Życie w studenckim akademiku kojarzy się zazwyczaj z wolnością, niezależnością, burzliwymi dyskusjami i szalonymi zabawami. Nie zawsze jest jednak tak kolorowo. Zdarzają się przypadki kradzieży lub niszczenia czyjegoś mienia. Tak właśnie było w książce Agathy Christie "Entliczek pentliczek" Z pozoru niewinne kradzieże i niszczenie przedmiotów okazały się być początkiem całkiem grubej afery. Afery, w samym środku której znalazł się błyskotliwy i dociekliwy detektyw, Herkules Poirot. W jego życiu rządziły niepodzielnie porządek i metoda.
Mamy oto grono studentów z różnych stron świata. Pan Akibombo z Afryki, Elizabeth Johnston z Jamajki czy Amerykankę Sally Finch. Mamy Irakijczyków, Turków, Hindusów, Holenderkę, Francuzkę, Egipcjanina. Jest to bardzo kolorowa mieszanka, z rozmaitym bagażem doświadczeń, przekonań i emocji.
W domu studenckim na Hickory Road 26, którego właścicielką jest histeryczna i rozwrzeszczona pani Nicoletis, dochodzi do dziwnych aktów kradzieży. W tajemniczy sposób znikają z pozoru nic nie mającego ze sobą wspólnego przedmioty: jeden pantofelek wieczorowy z pary, puderniczka i szminka, żarówki, kwas borny czy stetoskop. Ponadto ktoś pociął na kawałki plecak i i jedwabną paszkę, ktoś wylał zielony atrament na notatki, efekt wielomiesięcznej pracy jednej ze studentek.
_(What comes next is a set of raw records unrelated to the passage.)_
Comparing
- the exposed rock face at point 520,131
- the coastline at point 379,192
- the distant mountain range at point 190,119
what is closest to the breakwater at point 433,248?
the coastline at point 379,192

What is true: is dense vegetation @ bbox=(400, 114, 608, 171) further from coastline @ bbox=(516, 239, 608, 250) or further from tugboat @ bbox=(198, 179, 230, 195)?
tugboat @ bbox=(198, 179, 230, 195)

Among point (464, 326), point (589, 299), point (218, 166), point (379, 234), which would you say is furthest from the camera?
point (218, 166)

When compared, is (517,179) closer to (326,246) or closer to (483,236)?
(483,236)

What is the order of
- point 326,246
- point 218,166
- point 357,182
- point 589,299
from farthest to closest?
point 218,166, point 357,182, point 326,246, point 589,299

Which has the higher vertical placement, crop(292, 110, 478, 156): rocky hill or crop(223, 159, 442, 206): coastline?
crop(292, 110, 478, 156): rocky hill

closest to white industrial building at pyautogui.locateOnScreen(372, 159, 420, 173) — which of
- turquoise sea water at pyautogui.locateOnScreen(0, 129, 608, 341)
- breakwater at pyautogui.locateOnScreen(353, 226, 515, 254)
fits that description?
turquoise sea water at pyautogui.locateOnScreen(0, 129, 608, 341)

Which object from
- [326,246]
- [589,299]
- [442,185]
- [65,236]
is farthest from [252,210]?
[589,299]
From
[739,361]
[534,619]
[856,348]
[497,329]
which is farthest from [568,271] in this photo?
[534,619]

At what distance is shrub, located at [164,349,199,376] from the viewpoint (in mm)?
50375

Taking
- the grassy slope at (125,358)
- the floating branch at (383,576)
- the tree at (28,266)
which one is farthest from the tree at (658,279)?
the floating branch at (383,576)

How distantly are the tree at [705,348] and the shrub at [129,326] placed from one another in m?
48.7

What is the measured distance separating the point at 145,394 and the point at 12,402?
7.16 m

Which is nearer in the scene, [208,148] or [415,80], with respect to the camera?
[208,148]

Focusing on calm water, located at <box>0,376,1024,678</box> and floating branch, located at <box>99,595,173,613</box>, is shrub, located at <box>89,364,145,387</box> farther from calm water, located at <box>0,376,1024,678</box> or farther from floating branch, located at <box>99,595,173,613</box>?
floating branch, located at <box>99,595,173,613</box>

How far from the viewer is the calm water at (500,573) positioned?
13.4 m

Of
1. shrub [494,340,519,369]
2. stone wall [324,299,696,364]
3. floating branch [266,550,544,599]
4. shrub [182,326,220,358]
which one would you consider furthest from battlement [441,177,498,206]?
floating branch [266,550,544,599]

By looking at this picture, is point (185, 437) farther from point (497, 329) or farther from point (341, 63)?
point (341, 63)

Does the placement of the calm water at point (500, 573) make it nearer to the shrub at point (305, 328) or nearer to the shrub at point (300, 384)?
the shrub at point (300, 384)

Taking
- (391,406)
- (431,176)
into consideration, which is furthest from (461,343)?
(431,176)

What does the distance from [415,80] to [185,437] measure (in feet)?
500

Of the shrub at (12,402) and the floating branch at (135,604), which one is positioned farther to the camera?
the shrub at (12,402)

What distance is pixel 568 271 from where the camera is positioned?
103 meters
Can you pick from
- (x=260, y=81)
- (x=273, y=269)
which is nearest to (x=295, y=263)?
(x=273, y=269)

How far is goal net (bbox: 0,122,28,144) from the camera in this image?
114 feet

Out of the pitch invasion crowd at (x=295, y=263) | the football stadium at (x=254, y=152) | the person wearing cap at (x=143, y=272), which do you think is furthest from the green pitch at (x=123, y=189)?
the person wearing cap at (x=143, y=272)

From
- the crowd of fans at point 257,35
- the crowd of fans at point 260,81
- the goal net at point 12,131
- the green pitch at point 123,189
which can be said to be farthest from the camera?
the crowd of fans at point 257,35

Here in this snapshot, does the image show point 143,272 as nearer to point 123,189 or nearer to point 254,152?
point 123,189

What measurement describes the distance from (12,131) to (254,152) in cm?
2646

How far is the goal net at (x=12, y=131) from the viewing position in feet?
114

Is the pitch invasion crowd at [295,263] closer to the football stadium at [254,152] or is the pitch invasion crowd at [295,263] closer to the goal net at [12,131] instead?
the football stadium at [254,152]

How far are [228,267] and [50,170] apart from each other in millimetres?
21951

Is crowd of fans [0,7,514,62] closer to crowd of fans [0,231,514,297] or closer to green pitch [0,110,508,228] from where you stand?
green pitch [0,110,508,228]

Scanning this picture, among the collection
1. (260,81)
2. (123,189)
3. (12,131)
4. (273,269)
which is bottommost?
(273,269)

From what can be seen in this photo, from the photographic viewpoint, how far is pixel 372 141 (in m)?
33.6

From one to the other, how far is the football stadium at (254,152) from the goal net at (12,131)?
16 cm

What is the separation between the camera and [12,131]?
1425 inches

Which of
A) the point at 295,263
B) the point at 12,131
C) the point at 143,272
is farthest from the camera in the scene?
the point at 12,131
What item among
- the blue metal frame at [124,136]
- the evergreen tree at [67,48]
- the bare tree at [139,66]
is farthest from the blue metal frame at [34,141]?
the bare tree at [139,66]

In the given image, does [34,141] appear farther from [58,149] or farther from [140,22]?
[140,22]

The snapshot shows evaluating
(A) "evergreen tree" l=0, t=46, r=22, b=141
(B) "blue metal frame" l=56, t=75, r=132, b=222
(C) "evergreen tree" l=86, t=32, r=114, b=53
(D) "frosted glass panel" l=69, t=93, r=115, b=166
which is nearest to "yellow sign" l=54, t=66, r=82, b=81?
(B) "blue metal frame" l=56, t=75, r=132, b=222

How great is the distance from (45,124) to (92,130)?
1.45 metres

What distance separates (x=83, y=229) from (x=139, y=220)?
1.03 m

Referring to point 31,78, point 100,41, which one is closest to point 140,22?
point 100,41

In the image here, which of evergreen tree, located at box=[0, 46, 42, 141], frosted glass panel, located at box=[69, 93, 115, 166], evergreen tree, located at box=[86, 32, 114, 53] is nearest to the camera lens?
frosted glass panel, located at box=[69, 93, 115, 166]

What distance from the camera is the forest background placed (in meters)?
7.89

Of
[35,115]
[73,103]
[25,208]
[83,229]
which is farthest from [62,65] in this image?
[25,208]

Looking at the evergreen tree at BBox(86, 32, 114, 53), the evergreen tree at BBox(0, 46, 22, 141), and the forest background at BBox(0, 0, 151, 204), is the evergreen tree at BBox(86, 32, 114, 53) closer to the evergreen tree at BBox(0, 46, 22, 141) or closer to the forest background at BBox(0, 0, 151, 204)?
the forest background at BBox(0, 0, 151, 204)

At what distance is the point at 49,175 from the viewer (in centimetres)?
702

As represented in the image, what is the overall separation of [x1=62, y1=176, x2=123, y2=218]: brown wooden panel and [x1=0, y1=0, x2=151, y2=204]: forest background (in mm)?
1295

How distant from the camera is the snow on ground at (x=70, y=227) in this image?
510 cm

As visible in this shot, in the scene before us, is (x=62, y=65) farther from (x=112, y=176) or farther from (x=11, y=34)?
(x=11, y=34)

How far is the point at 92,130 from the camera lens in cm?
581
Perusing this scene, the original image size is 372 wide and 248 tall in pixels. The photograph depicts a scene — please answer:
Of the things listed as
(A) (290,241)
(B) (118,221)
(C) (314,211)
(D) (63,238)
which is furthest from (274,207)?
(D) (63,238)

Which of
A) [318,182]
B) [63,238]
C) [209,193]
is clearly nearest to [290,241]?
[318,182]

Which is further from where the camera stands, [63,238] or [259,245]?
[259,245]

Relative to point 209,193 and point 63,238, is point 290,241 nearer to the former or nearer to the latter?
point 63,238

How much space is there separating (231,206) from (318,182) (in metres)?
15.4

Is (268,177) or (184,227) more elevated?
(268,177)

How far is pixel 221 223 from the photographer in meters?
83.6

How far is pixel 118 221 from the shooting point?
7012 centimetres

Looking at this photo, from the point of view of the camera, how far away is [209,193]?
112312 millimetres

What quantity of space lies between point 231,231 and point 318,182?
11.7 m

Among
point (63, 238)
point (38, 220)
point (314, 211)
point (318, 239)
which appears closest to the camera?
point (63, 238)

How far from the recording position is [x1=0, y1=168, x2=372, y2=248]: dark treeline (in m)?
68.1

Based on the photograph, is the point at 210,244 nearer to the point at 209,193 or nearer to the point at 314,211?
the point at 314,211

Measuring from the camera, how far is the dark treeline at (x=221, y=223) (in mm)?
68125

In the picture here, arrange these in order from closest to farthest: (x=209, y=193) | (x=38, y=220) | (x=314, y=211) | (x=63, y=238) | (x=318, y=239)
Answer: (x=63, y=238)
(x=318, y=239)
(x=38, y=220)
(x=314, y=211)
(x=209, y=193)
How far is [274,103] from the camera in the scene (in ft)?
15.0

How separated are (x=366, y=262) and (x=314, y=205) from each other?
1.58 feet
Zarządzająca domem pani Hubbard jest wysoce zaniepokojona. Dzwoni do swojej siostry z prośbą o pomoc, pedantycznej i doskonałej sekretarki detektywa Herkulesa Poirot.
Herkules Poirot rozpoczyna przesłuchanie studentów. Do kradzieży przyznaje się jedna ze studentek, Celia Austin, ale ze zniszczeniem plecaka i apaszki nie ma nic wspólnego, i to nie ona zalała atramentem notatki. Sprawa nie jest jeszcze zakończona, bo na jaw wychodzą nowe fakty.
Nagle okazuje się, że Celia Austin została zamordowana. Do akcji wkracza inspektor Sharpe. Razem z Poirotem próbują znaleźć zabójcę Celii. Sprawa staje się coraz bardziej zagmatwana, bo pojawia się więcej trupów. Śledztwo kluczy, mnożą się zagadki. Barierą trudną do pokonania jest niewidoczne ogniwo, które niełatwo odkryć.
Kto chciał zamknąć usta zamordowanym? Jaki proceder chce ukryć przed policją? I czy współpraca inspektora z detektywem przyniesie odpowiedzi na te pytania?
Autorka wyprowadza Czytelnika w pole, ponieważ mnoży tropy, przez co nie mogłam wydedukować, kto jest mordercą. Ta roszada zagadek prowadzi do nieoczywistego zakończenia, co bardzo mi się podobało.
Autorka porusza także trudne społecznie tematy, takie jak uzależnienie od alkoholu czy hazardu.
Książka Agathy Christie napisana jest dystyngowanym, ładnym językiem, który bardzo przyjemnie się czyta. Ciekawa fabuła mnie zaangażowała, a wyraziści bohaterowie zapadli w pamięć. W tej historii nie ma nic zbytecznego ani przypadkowego. Konstrukcja jest idealnie przemyślana.
"Entliczek pentliczek" to angażujący kryminał z błyskotliwymi dialogami i wyraźnie nakreślonymi bohaterami. To historia poprowadzona inteligentnie, która intryguje i zmusza do myślenia.
To było moje pierwsze spotkanie z Autorką, ale nie ostatnie. Z pewnością sięgnę po kolejne jej książki z Herkulesem Poirot. Polecam.